Além de gerenciar projetos, a inovação e a transformação digital de diferentes empresas, Jeison, como todo mundo, teve que lidar com a pandemia. Só que no Chile isso envolveu um isolamento muito mais restritivo do que no Brasil. Só em 2020, foram sete meses em quarentena, período em que era preciso uma autorização da polícia para sair de casa e cada pessoa só tinha direito a duas por semana. 

Após a abertura, os casos da doença voltaram a subir, o que levou a um novo confinamento. Foi só recentemente que a vida começou a voltar ao normal no país e que as fronteiras foram abertas para estrangeiros. 

Se para alguns setores a pandemia proporcionou uma aceleração digital, para muitas companhias a crise sanitária foi o fim da linha. “Empresas que não tinham a área digital bem desenvolvida acabaram quebrando. O mundo físico está carecendo de digitalização, de que a experiência do cliente seja mais próxima da que ele tem no mundo online”, destaca ele, que chama atenção para o tamanho desse desafio.

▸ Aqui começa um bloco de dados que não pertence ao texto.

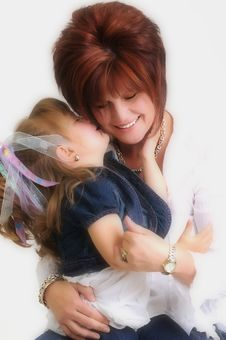 Free Mother And Daughter Kissing And Smiling Royalty Free Stock Photography - 15771267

O que permite que você complete essas distâncias gigantescas é a cabeça e a força do espírito. No fim das contas, essa é regra para a realização em todas as áreas da vida

Mas e as corridas? 

Embora garanta que sempre teve os esportes como parte da vida, Jeison — que chegou a jogar futebol nas categorias de base do Grêmio de Porto Alegre — explica que o amor pelas corridas surgiu justo num momento em que ele estava mais sedentário. A rotina de trabalho, a falta de tempo e de exercícios logo trouxeram problemas. “Eu estava tendo dificuldades até para subir escadas, pesava 112 quilos e a falta de energia já impactava na minha vida pessoal e profissional”, conta ele. 

A saída? Começar a correr. Mas, para que a motivação não fosse só a perda de peso, ele resolveu se inscrever numa corrida de 10 quilômetros. Foram seis meses de treinamento até a íntima e inesquecível conquista que se revelou em lágrimas. Depois da primeira corrida e da sequência de treinamentos, aos poucos, Jeison foi subindo o sarrafo: para 15, 20 e 42 quilômetros. O tempo também melhorou muito e, hoje, ele corre 10 quilômetros em trinta e cinco minutos. 

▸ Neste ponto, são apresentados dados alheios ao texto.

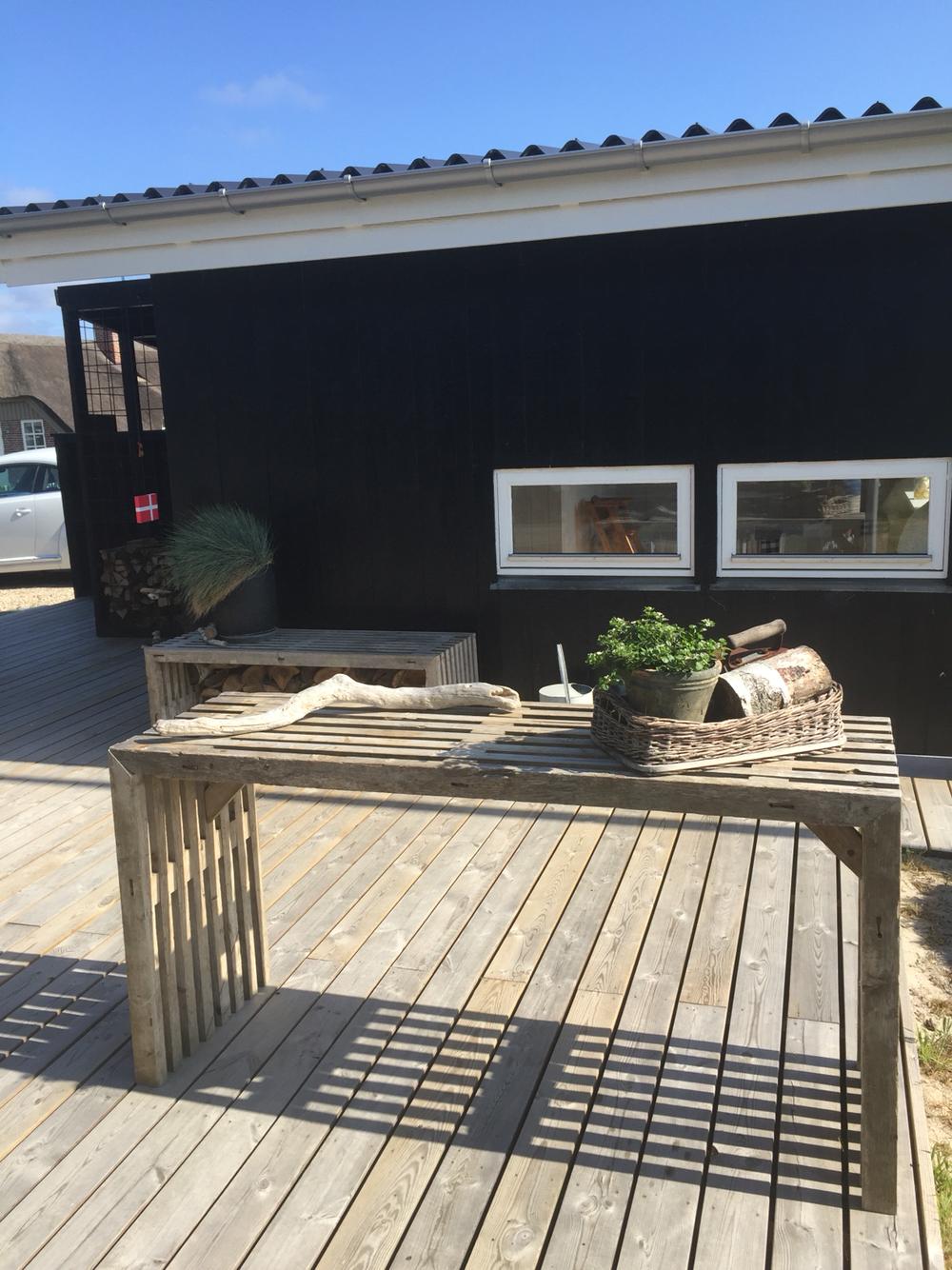 Terrasse med trallemøbler og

Tal desempenho impressiona, mas não surpreende quando se trata de um ultramaratonista. O gosto pelas corridas, despertado na prova de 10 quilômetros, levou-o a distâncias muito maiores. “Um dia conheci essas corridas de autossuficiência, feitas no deserto, em que você precisa levar tudo o que vai usar: comida, material obrigatório, tudo o que for necessário para seis dias de corrida, exceto água e barracas, que a organização fornece”. Desde então,  Jeison já encarou o desafio várias vezes, do Grand Canyon à Patagônia Chilena, e correu em todos os continentes do globo. 

Um desafio grande demais e possível só para atletas extraordinários? Nada disso. “Eu era uma pessoa normal. Era gordinho, trabalhava pra caramba, era cheio de problemas. Minha mãe tinha falecido, eu tinha terminado uma relação longa. Enfim, eu tinha problemas como qualquer pessoa. Só que quando a gente consegue ter clareza sobre qual o nosso objetivo, aí tudo fica mais fácil. Então por que a gente não coloca o foco e a energia onde realmente quer chegar?”

Uma pergunta que entrega, junto, um conselho que vale para a vida pessoal, para a carreira e para vencer desertos.